Columns | Description |
---|---|
finishing_position | The rank of the horse. (E.g. the horse with finishing_position 1 is the first to finish) |
horse_number | The number for the horse in the specific race. (Note that the same horse may have different numbers in different races) |
horse_name | English name of the horse |
horse_id | ID of the horse. (The ID for a horse is unique in all the races) |
jockey | The one who rides the horse in the race. (A jockey can ride different horses in the races) |
trainer | The one who trains the horse. (Multiple horses from a trainer can appear in the same race) |
actual_weight | The extra weight that a horse carries in the race. (The horses with better performances in the previous races will carry extra weights to make the race more competitive) |
declared_horse_weight | The weight of the horse on date of the race. |
draw | The position of the horse at the starting point. The inner positions are usually advantageous and correspond to smaller draw numbers. |
length_behind_winner | The length behind the winner at the finish line. The unit is “horse length”. |
running_position_i | The rank of the horse at the i-th timing point. (The running position will be “NA” if the total distance of the race is short and the horses do not cross the particular timing point) |
finish_time | The total time from the starting point to the finish line. The unit is in seconds. |
win_odds | The multiplier of the amount you bet to be received if you win. THe odds are usually determined automatically by the total money bet on each horse. |
race_id | The ID of the race for this entry. The race_id is consistent in the two data files. |
race_distance | The race distance in metres for each race |
- Backtesting results were good, but I cannot be sure if they are reflective of real life horse racing.
- One of the drawbacks of the backtesting is that the races were all treated as if on the same starting ground. In reality, results from a race would have to be updated into the model, for retraining, to predict the results of the next race. Due to time constraints, we have simplified the problem and saved ourselves time and effort to retrain the model multiple times.
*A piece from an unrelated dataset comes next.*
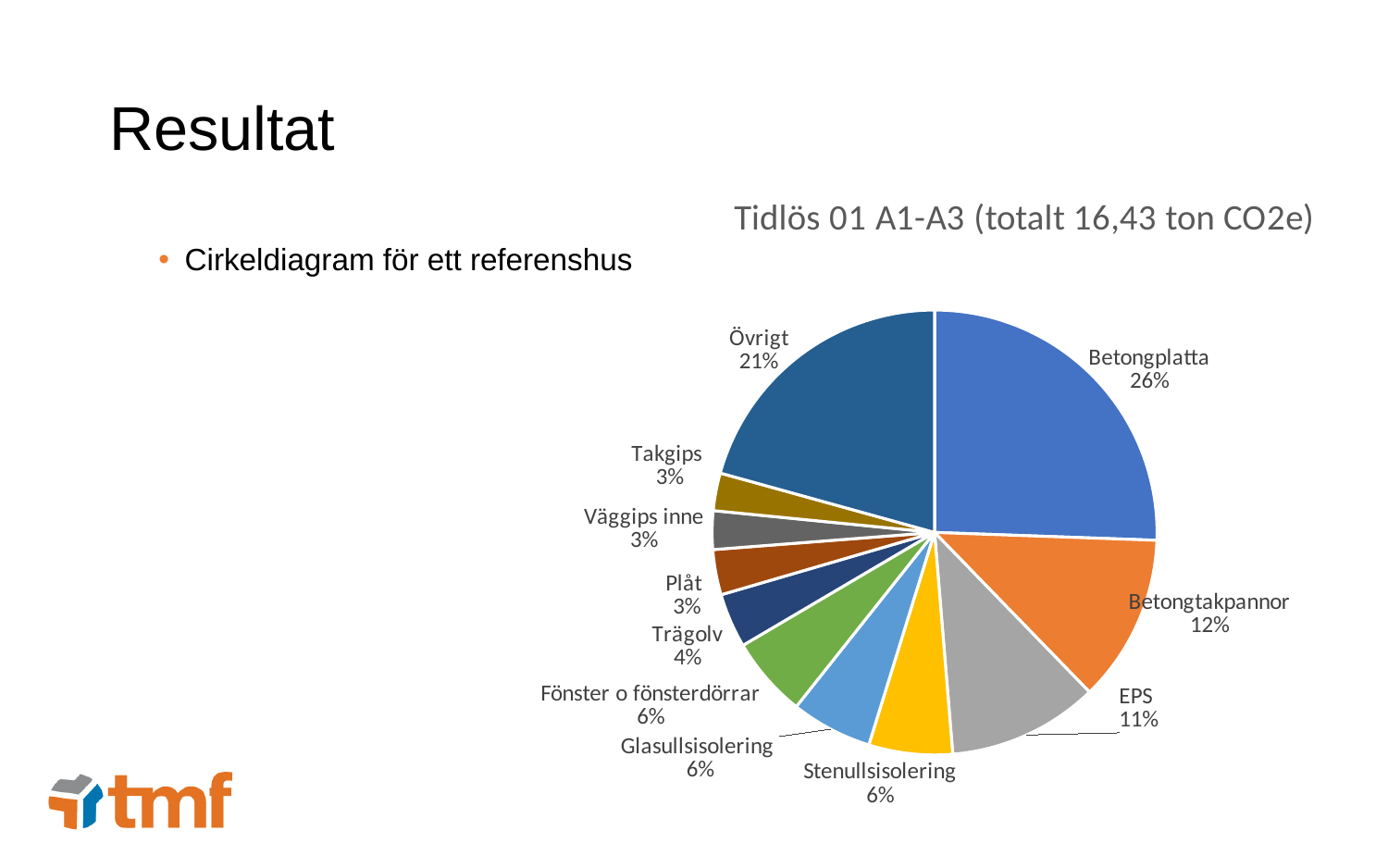
Which category has the largest slice of the pie? Betongplatta What share of the pie does Övrigt have? 21% What is the value shown for Trägolv? 4% What share of the pie does Betongplatta have? 26% How many slices does the pie chart have? 11 What is the difference in percentage points between Betongplatta and Övrigt? 5 percentage points What is the title of the pie chart? Tidlös 01 A1-A3 (totalt 16,43 ton CO2e) What is the combined share of Stenullsisolering and Glasullsisolering? 12% What is the value shown for EPS? 11% Which is larger, the slice for Betongtakpannor or the slice for Trägolv? Betongtakpannor What is the value shown for Betongtakpannor? 12% What kind of chart is shown on the slide? Pie chart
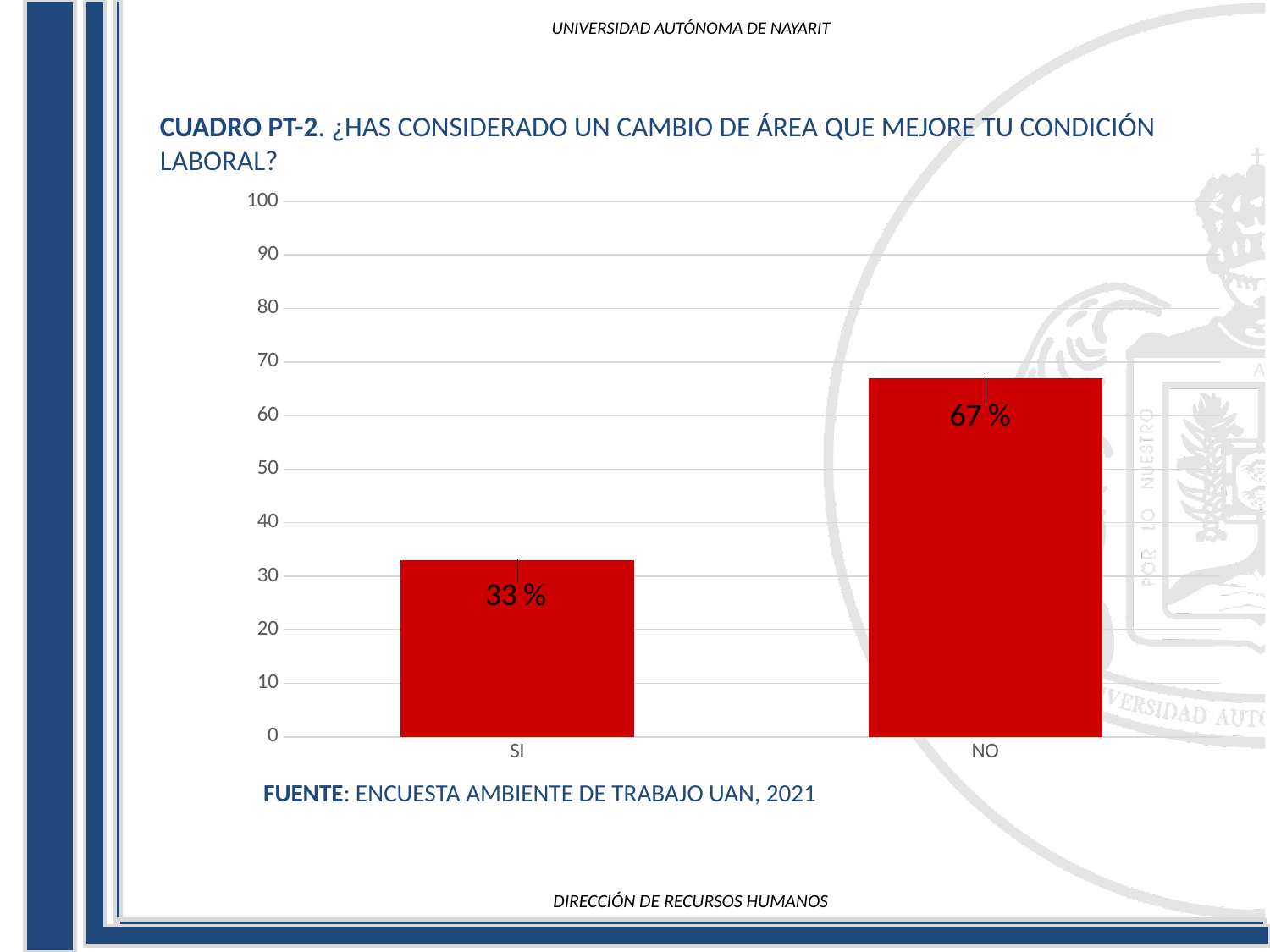
Which category has the highest value? NO What is the difference between the values for NO and SI? 34 % Which is larger, the value for SI or the value for NO? NO What source is cited below the chart? ENCUESTA AMBIENTE DE TRABAJO UAN, 2021 Which category has the lowest value? SI What is the value for SI? 33 % What kind of chart is shown on the slide? bar chart What is the maximum value shown on the y axis? 100 Is the value for NO greater or less than 60? greater How many categories are shown on the x axis? 2 What is the value for NO? 67 % Is the value for SI greater or less than 40? less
- I treated one row of data as one sample. I perhaps should have treated all rows of a unique race as one sample as we want to see which horse can win relative to its race opponents.
- I am unable to make a prediction if the horse is new and has not raced before.
- Try out more complicated models to see how they fare?
Overall, we were able to get a good result from the models and backtesting. Most of the models and strategies, though simplistic, allowed us to "profit" over the course of 2,000 races. I am convinced that using one of these statistical models would give us an edge over the average punter, but of course I would have to test this out in real life to prove it!